Lorsque le Rock & Roll Hall of Fame a publié sa liste de nominés pour l’intronisation de 2022, le débat auquel nous nous attendions compte tenu de l’histoire de l’institution n’était pas loin derrière. Les fans ne manquent pas de reproches, dont beaucoup ont à voir avec l’angle mort apparent du Hall pour les artistes féminines noires et les groupes de R&B post-disco. Qu’est-il arrivé à Chaka Khan, nominée à plusieurs reprises dans le passé mais absente cette année ? Pourquoi a-t-il fallu si longtemps à Dionne Warwick pour entrer? Sade n’a même jamais été nominé. Que diriez-vous du groupe révolutionnaire de punk noir Bad Brains ? Et George Michael mérite sûrement un cri, n’est-ce pas?
Mais la nouvelle la plus effrayante de toutes est la première nomination d’Eminem, dont l’inclusion cette année met en lumière, une fois de plus, le traitement plutôt irrespectueux du hip-hop par le Rock & Roll Hall of Fame.
Éliminons cela. Marshall Mathers, pris pour ses propres mérites, a de solides arguments en faveur du Hall. Il est l’un des artistes les plus vendus de tous les temps, et dans ses premières années, il était l’un des talents déterminants du genre – un parolier obscènement habile qui, pendant des décennies, a joué le rôle de plaisantin, de conteur, de cauchemar de tous les parents, de tacticien respecté de la rime, et fanboy de hip-hop dévoué.
Cela ne lui a pas non plus fait de mal qu’Eminem soit blanc dans un genre majoritairement noir, un facteur qui l’a aidé à atteindre certaines plateformes que ses pairs ne pourraient jamais imaginer. À son crédit, il a noté ce fait à plusieurs reprises tout au long de sa carrière. (Une fois, il s’est moqué des stations de rock pour avoir joué son manifeste cinglant “The Way I Am”, bien que Slim Shady soit à peu près aussi “rock” que Redman.)
La question n’est donc pas de savoir s’il mérite ou non d’être placé aux côtés de son idole LL Cool J, avec qui il a joué lors de la cérémonie d’intronisation de l’année dernière. Il s’agit de savoir s’il devrait être élu avant tous les autres pionniers du hip-hop méritants qui se trouvent être noirs.
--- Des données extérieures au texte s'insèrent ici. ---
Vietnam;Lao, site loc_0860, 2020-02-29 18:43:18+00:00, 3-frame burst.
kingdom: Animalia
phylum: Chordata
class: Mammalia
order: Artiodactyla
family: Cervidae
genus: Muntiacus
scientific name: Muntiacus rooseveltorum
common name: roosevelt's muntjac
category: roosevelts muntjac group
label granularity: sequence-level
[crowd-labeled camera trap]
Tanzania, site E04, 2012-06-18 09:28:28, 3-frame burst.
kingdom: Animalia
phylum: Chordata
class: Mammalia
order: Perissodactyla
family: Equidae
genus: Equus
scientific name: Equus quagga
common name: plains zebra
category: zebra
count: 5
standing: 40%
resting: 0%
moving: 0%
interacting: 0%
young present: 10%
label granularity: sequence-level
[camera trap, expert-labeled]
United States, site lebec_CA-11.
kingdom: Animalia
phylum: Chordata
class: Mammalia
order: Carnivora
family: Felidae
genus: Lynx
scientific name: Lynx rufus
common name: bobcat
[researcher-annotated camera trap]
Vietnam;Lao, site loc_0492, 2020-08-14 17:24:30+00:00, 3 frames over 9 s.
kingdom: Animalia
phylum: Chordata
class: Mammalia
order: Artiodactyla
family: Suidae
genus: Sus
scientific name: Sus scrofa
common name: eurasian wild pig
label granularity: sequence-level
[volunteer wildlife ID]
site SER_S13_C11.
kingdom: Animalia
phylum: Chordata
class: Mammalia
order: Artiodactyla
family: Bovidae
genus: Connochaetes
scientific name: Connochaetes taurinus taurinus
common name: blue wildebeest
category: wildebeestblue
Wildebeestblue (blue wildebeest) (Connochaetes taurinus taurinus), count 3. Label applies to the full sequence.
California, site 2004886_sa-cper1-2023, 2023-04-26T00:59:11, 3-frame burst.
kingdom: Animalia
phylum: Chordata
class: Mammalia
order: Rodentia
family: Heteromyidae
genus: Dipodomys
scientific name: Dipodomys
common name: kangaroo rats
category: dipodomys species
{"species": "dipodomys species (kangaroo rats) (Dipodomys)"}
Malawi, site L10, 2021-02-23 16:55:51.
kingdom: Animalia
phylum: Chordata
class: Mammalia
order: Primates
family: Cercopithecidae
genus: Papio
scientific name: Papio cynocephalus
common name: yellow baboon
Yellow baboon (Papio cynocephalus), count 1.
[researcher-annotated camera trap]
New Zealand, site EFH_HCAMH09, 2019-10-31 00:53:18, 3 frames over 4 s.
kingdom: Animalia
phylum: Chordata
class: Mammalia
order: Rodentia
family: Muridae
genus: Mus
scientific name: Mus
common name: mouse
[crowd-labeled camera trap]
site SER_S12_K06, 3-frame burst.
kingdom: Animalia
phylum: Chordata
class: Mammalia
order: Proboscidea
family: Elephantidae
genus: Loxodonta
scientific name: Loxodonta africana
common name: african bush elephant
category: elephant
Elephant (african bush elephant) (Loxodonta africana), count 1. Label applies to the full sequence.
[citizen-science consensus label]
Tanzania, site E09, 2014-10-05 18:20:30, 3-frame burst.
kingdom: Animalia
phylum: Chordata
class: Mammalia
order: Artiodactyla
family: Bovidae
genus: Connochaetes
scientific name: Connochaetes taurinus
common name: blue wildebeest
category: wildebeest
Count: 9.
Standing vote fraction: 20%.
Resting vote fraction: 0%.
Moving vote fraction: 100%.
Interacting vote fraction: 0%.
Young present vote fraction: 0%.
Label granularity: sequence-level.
Depuis l’intronisation en 2007 de Grandmaster Flash & The Furious Five – le groupe pionnier qui a fait avancer le rap depuis ses origines de fête “oui, oui vous tous” avec les repères granuleux et socialement conscients “The Message”, “New York, New York, ” et “White Lines” – il y a eu un grand total de huit intronisés hip-hop. Et beaucoup d’entre eux ont dû faire face à de longues difficultés pour y arriver.
LL, qui a lancé l’une des plus grandes et des plus longues séries de rap avec ses débuts en 1985, Radio, a satisfait à l’exigence d’éligibilité de 25 ans en 2010, mais il a dû attendre plus d’une décennie avant que le Hall ne le laisse entrer. avec dans les années 80 : Run-DMC, les Beastie Boys, Public Enemy, NWA – être intronisé devant lui. Les géants du hip-hop des années 90 Tupac Shakur et les Notorious B.I.G. est entré avant James Todd Smith, aussi. Et quand LL a finalement été introduit l’année dernière aux côtés de l’imposant magnat Jay-Z, ce n’était pas dans la catégorie des artistes : The Hall l’a placé dans la branche Musical Excellence, plus souvent réservée aux musiciens exceptionnels comme Billy Preston, King Curtis et Glyn Johns.
Le Rock Hall a un problème hip-hop. L’idée qu’Eminem entrera avant Eric B & Rakim (qui ont disparu du scrutin après leur première nomination en 2012), Ice T, De La Soul, Snoop Dogg, Nas, le Wu-Tang Clan, Outkast, et les racines, ouvre une boîte de Pandore problématique. Salt-N-Pepa, le premier groupe de hip-hop féminin à devenir platine, multi-platine et à commander le statut de tête d’affiche au-delà des limites du rap, n’a même pas été nominé. Tous ces actes sont des pionniers qui ont ouvert la voie au succès d’Eminem, mais ils devront attendre au moins une autre année pour être honorés.
Pour le dire en termes historiques simples : à quoi cela aurait-il ressemblé si le Rock & Roll Hall of Fame avait intronisé Gladys Knight avant Aretha Franklin ; Prince avant James Brown; Green Day avant les Ramones; Nirvana avant REM ; ou Kenny G avant Miles Davis ? Ridicule, n’est-ce pas ?
Eminem est l’un des meilleurs à le faire, et il aura son jour. Jusque-là, comme toujours, le hip-hop regarde.